Nos jeunes, de même que nos aînés, ont payé un tribut sans précédent à la crise sanitaire que nous avons connue en 2020 et 2021. Les faits sont là. Fermeture des écoles, des lycées, des universités, perte d’opportunité d’avoir un job d’appoint pour payer ses études, se nourrir et se loger dignement, solitude. La jeunesse est sortie de cette crise comme on sortirait d’une lessiveuse : malmenée, désemparée, paupérisée.
Très vite, une partie du monde économique a fait en sorte de ne pas laisser cette génération irrémédiablement sur le bord de la route, notamment par l’accueil d’apprentis de plus en plus nombreux. Pour moi et toute l’équipe d’iM Global Partner, soutenir la jeunesse est depuis devenu une boussole de notre action et connecte l’entreprise à une mission d’intérêt général. De là est né notre fonds de dotation iMPG Donations Fund, outil d’une politique philanthropique axée sur des initiatives éducatives, sociales, culturelles et scientifiques au profit des jeunes, quel que soit le pays dans lequel le groupe opère.
Des convictions en partage
Derrière cela, plusieurs convictions. Le monde du travail est un intégrateur social et le travail est un facteur de liberté. Favoriser l’employabilité des jeunes et leur intégration dans le monde du travail est absolument essentiel. Donner l’espérance du travail et d’une juste rémunération de son travail, c’est à cette condition que la jeunesse pourra se projeter de façon positive dans l’avenir, sans angoisse ni désespérance. Une autre conviction est que l’on doit aussi pouvoir travailler et vivre de ses passions. Ceci est peut-être moins communément admis dans notre société où l’on considère généralement qu’il existe de bonnes et de mauvaises filières !

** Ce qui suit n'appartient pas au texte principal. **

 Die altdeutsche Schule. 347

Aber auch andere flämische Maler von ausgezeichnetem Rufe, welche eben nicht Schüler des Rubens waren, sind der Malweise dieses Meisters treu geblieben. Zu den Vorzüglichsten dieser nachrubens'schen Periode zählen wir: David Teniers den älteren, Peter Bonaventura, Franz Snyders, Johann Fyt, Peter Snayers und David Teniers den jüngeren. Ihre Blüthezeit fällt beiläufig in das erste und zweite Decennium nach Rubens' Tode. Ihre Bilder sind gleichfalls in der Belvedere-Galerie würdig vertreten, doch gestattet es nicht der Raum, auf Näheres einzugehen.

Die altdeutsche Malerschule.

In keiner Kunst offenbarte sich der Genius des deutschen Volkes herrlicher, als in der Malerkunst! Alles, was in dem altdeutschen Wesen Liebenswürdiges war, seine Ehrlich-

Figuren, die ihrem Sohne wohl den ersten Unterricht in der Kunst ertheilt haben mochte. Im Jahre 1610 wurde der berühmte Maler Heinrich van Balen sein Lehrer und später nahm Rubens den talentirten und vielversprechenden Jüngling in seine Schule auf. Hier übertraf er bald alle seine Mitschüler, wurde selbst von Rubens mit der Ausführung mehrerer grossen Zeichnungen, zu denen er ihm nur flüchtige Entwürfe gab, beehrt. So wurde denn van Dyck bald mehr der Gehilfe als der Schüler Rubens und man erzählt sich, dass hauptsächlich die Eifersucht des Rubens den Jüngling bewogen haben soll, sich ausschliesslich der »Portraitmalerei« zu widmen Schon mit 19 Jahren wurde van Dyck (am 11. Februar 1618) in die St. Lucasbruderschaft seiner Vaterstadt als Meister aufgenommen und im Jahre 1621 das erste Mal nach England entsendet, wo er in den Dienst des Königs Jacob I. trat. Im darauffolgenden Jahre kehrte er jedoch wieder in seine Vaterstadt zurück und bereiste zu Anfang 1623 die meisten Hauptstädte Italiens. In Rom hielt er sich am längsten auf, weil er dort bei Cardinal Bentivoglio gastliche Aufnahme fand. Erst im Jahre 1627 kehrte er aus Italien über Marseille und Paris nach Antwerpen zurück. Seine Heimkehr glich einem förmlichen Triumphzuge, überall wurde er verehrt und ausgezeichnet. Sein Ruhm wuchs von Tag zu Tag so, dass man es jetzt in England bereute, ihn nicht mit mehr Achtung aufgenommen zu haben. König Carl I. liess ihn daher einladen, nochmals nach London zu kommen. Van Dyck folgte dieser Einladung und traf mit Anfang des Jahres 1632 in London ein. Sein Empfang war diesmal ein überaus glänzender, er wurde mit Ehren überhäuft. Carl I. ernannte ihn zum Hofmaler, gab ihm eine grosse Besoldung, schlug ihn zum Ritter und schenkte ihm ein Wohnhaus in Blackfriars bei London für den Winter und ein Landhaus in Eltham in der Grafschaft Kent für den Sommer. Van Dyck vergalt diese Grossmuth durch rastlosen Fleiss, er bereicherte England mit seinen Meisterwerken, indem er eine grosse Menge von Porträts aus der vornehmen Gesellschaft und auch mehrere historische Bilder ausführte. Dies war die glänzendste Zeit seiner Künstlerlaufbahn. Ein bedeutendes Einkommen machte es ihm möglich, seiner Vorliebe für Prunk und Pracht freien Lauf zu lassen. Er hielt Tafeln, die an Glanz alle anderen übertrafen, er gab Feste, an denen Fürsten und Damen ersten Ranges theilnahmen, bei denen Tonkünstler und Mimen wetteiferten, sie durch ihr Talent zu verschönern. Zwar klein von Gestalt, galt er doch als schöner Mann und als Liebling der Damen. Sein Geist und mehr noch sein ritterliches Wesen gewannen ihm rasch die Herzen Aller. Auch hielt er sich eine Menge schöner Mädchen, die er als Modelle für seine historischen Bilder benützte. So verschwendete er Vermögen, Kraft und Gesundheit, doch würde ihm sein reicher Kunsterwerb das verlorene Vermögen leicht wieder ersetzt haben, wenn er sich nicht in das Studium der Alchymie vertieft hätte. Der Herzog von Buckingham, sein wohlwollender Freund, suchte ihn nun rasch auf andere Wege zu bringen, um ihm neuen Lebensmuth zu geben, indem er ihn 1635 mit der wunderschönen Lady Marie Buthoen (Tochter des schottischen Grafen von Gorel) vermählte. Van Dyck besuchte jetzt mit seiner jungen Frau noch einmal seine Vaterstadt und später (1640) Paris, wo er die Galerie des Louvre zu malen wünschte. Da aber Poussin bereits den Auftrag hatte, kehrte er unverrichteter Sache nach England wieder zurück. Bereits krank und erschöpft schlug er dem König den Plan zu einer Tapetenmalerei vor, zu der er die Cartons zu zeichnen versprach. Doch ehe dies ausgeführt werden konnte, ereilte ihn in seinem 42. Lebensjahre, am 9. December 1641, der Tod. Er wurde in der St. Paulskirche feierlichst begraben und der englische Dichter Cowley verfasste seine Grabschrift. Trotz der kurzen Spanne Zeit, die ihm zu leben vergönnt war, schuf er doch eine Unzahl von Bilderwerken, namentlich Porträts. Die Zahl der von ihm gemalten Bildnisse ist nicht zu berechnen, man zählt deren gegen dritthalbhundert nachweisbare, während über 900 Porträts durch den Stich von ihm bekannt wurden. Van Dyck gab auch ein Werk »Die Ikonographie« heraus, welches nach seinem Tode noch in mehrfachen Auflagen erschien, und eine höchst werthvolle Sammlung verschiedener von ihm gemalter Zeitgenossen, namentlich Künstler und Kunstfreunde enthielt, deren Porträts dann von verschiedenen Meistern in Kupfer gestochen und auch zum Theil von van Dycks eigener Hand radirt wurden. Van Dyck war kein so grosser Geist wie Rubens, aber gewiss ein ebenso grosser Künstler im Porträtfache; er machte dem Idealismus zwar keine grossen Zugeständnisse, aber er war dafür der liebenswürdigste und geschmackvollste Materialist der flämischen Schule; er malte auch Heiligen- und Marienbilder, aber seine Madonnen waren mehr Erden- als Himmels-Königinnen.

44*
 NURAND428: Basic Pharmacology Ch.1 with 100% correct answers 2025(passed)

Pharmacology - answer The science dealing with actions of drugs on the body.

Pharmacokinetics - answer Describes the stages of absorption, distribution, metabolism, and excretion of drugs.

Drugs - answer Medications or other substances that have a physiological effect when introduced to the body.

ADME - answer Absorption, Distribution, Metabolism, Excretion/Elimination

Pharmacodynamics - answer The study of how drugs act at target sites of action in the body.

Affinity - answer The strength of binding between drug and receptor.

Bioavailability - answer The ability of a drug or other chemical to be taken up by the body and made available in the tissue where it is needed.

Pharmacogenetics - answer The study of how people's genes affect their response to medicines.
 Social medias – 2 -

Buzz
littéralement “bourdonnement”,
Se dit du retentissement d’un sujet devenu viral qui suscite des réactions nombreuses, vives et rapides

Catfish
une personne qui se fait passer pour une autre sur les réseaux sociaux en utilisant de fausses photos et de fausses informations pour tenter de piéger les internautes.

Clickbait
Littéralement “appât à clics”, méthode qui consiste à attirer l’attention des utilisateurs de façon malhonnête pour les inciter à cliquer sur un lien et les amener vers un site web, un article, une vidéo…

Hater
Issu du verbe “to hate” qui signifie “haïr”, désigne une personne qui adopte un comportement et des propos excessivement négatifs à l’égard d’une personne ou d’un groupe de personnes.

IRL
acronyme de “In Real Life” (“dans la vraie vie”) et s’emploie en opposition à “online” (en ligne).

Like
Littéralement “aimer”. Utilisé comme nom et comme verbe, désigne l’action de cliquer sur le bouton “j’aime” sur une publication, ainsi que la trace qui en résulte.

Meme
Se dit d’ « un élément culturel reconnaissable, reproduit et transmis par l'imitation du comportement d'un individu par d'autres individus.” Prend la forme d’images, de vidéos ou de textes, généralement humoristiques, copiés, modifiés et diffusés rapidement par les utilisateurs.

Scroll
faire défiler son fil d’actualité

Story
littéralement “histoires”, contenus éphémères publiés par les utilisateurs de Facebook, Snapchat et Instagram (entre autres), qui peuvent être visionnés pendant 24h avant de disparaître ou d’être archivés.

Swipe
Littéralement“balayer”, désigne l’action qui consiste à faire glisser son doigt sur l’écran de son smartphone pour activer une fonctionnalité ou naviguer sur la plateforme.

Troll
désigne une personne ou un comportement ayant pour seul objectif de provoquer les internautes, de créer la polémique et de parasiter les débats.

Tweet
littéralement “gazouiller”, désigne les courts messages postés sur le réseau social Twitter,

Aussi, quand après des mois de fermeture de lieux de loisir et culturels durant lesquels de jeunes talents artistiques n’ont pas pu s’exprimer, TSF jazz, la première radio jazz de France, avec près d’1,5 million d’auditeurs hebdomadaires, nous a présenté un projet pour permettre à de jeunes talents de (re)trouver plus facilement leur public, accompagner cette initiative fut une évidence, pour moi et mes équipes.
Coup de cœur pour Vive le Jazz
En apportant une contribution à la rémunération du cachet des musiciens et en ouvrant la mythique scène du « Duc des Lombards » gratuitement les lundis et mardis soir, l’initiative Vive le Jazz attire un public jeune et promeut une nouvelle génération d’artistes. Permettre à de jeunes jazzmen d’être visibles, de jouer et de grandir dans leur art est très gratifiant. Et puis, le jazz est précisément une musique qui incarne la liberté.
Derrière tous ses attributs d’improvisation, le jazz est une pensée, un rythme, des harmonies, qui s’expriment dans un cadre finalement très précis. Cela rejoint ma façon de voir l’entreprenariat où l’on jongle entre incertitudes, improvisation et cadre précis de décision... pour une mise en musique réussie. C’est évidemment une vision très personnelle et c’est ce qui a conduit à notre coup de cœur pour Vive le Jazz.
Cette initiative parmi d’autres n’est bien entendu qu’une toute petite pierre apportée à l’édifice de la redistribution, au profit d’une solidarité générationnelle. Mais chacun, à son échelle, selon ses convictions et ses passions, peut contribuer à rendre ce monde un peu plus inclusif, plus juste, plus apaisé, moins violent.
La France est semble-t-il culturellement moins encline à la philanthropie que ne le sont, notamment, les États-Unis. Je suis pourtant convaincu que c’est essentiel, tant sur le plan collectif qu’individuel. Et même dans un pays où l’impôt et la redistribution jouent un rôle d’amortisseur social évident, l’entreprise doit être citoyenne. Ceci est d’autant plus vrai pour les acteurs financiers qui ont, à mon sens, une responsabilité particulière quant à leur comportement d’acteurs citoyens au sein de notre société.